“I don't say they couldn't. There is no place in the Bible, that I know of, where it says they shall never appear agin to man. But I s'pose, in the days I speak of, when the One Pure Heart was upon earth, Earth and Heaven drew nearer together, as it were,—the divine and the human. And if we now draw Heaven nearer to us by better, purer lives, who knows,” says I dreamily (forgettin' the mejum, and other trials), “who knows but what we might, in some fair day, look up into the still heavens, and see through the clear blue, in the distance, a glimpse of the beautiful city of the redeemed?

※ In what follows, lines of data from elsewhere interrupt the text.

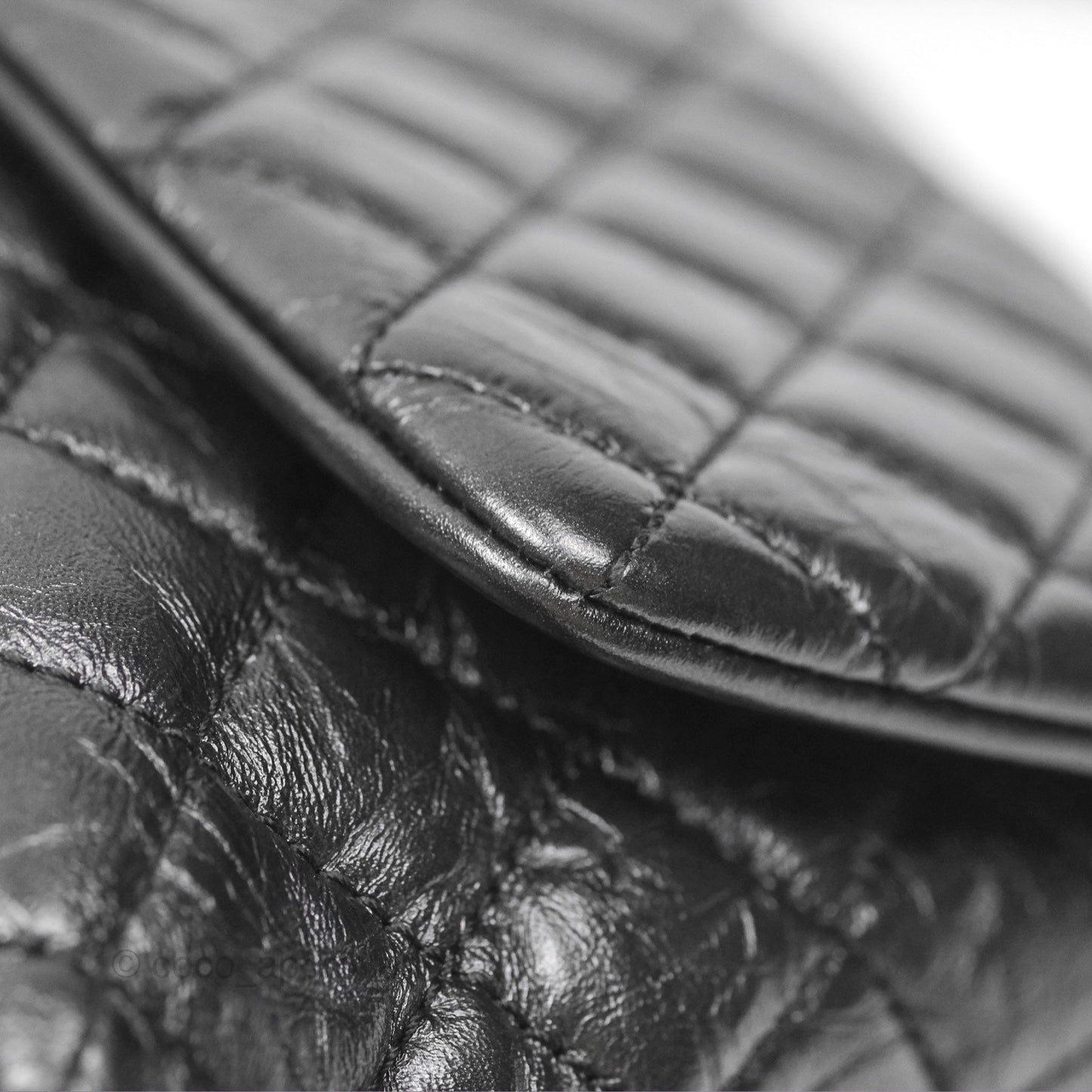 Chanel Medium Coco Handle Quilted Aged Calfskin Iridescent Dark Grey So Black Hardware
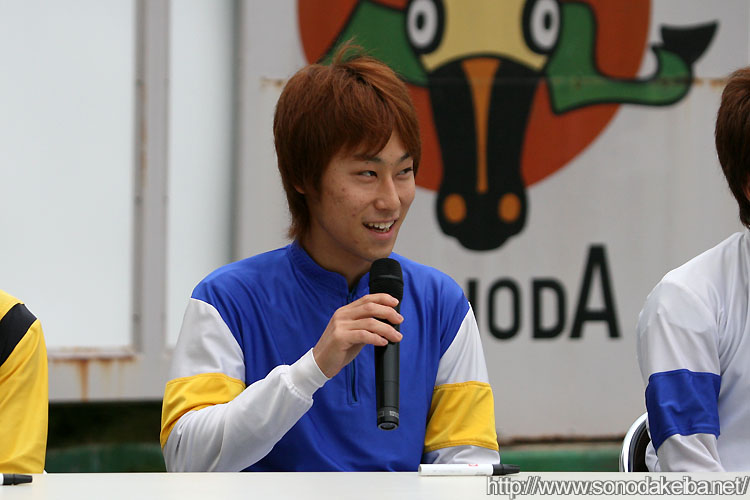 �����R��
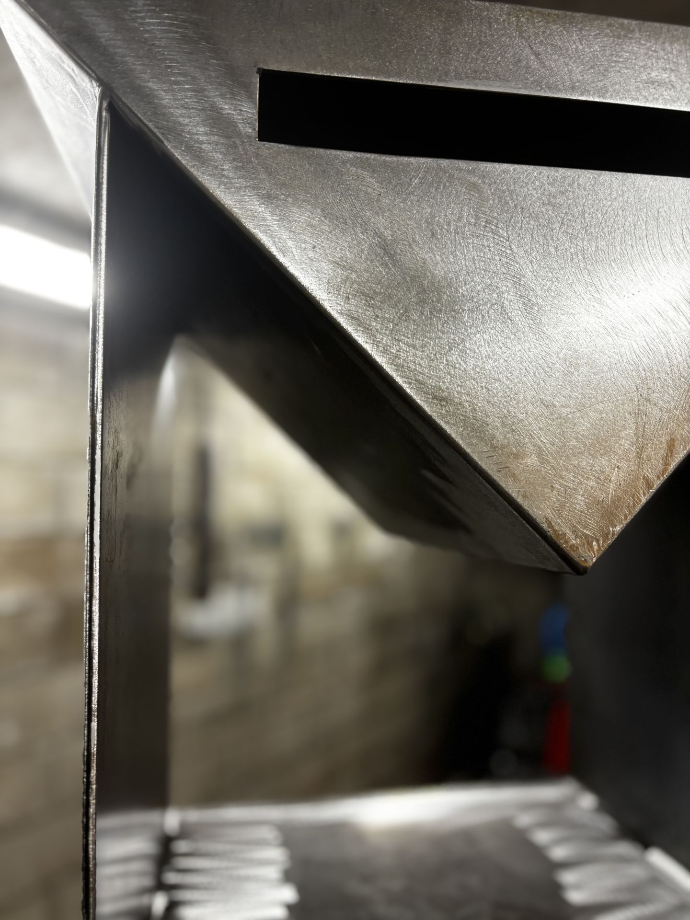 Détail de fabrication métallique en acier avec pliage précis et finition soignée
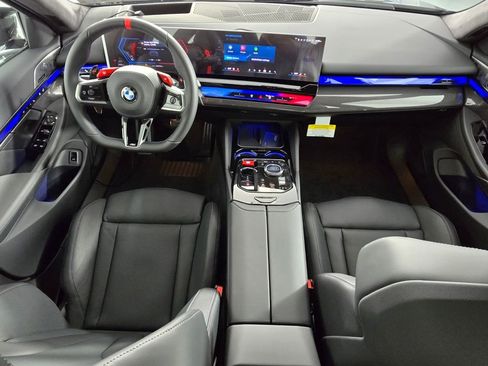 New 2026 BMW M5 w/ Executive Package image 19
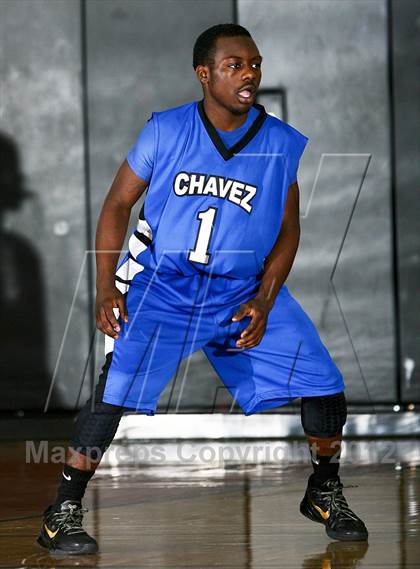 Thumbnail 1 in Chavez vs. Taft (McDonald's Texas Invitational) photogallery.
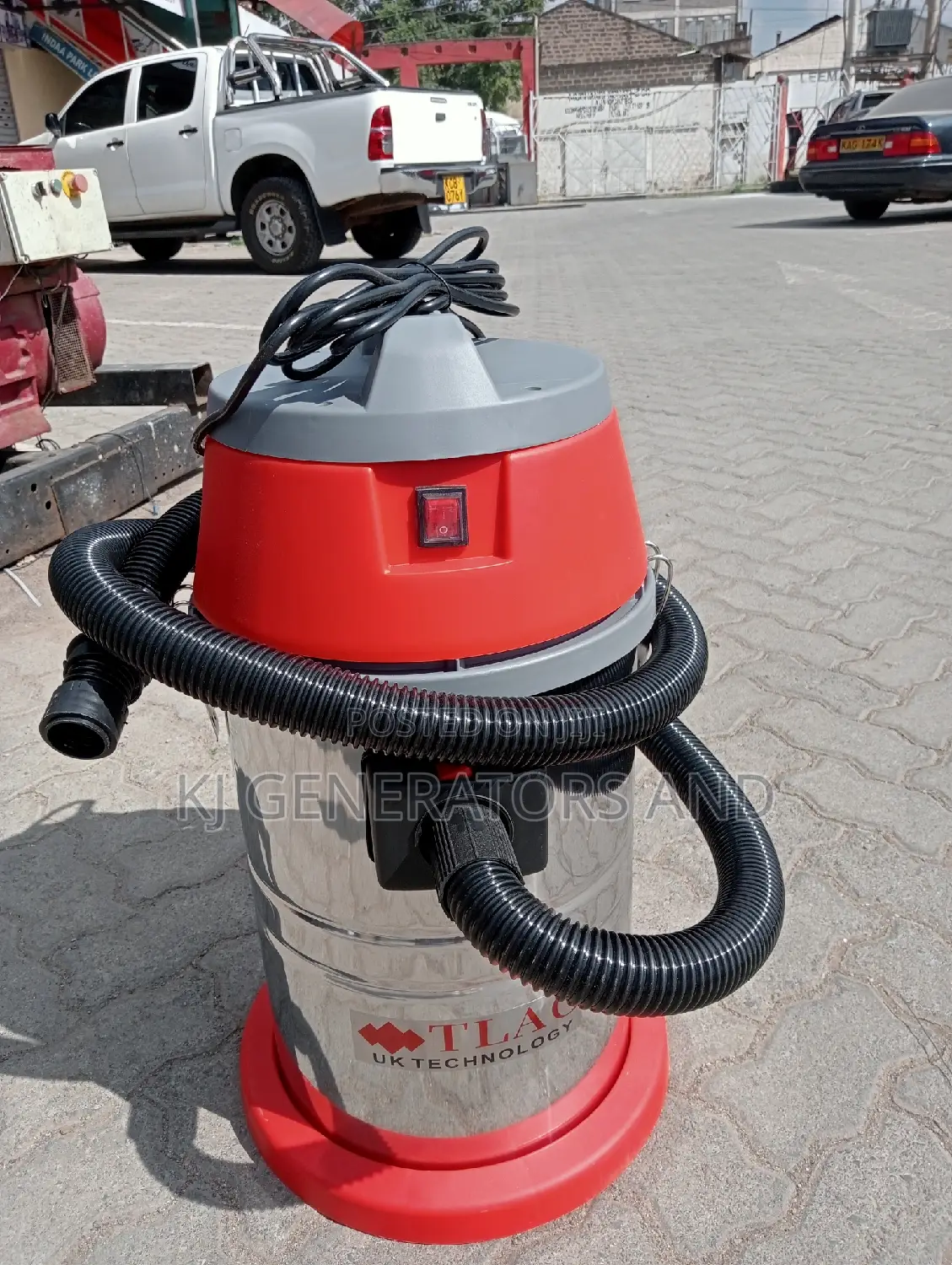 30litre Vaacum Cleaner Available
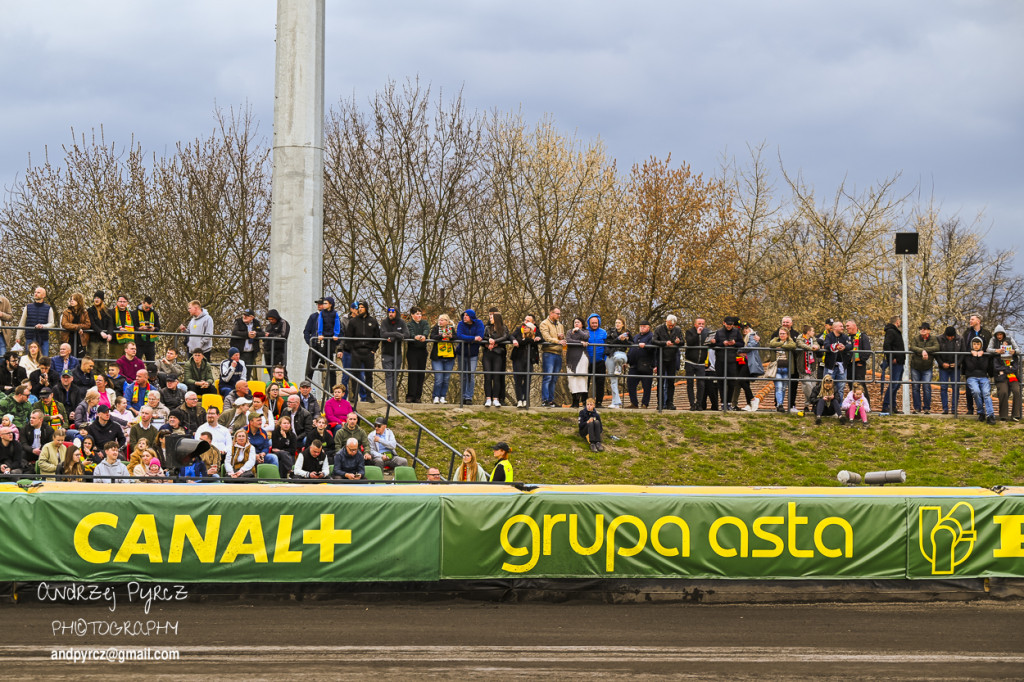 Polonia Piła – ROW Rybnik. Emocje i deszcz w obiektywie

“Who knows,” says I, “if we lived for Heaven, as Jennie Dark lived for her country, in the story I have heard Thomas J. read about, but we might, like her, see visions, and hear voices, callin' us to heavenly duties? But,” says I, findin' and recoverin' myself, “I don't see no use in a seansy to help us.”

“Don't you admit that there is strange doin's at these seansys?”

“Yes,” says I. “I never see one myself; but, from what I have heard of 'em, they are very strange.”

“Don't you think there are things done that seem supernatural?”

“I don't know as they are any more supernatural than the telegraph and telefone and electric light, and many other seemin'ly supernatural works. And who knows but there may still be some hidden powers in nature that is the source of what you call supernatural?”

“Why not believe, with us, voices from Heaven speak through these means?”

“Because it looks dubersome to me—dretful dubersome. It don't look reasonable to me, that He, the mighty King of heaven and earth, would speak to His children through a senseless Indian jargon, or impossible and blasphemous speeches through a first sphere.”

“You say you believe God has spoken to men, and why not now?”

“I tell you, I don't know but He duz. But I don't believe it is in that manner. Way back to the creation, when we read of God's speakin' to man, the voice come directly down from heaven to their souls.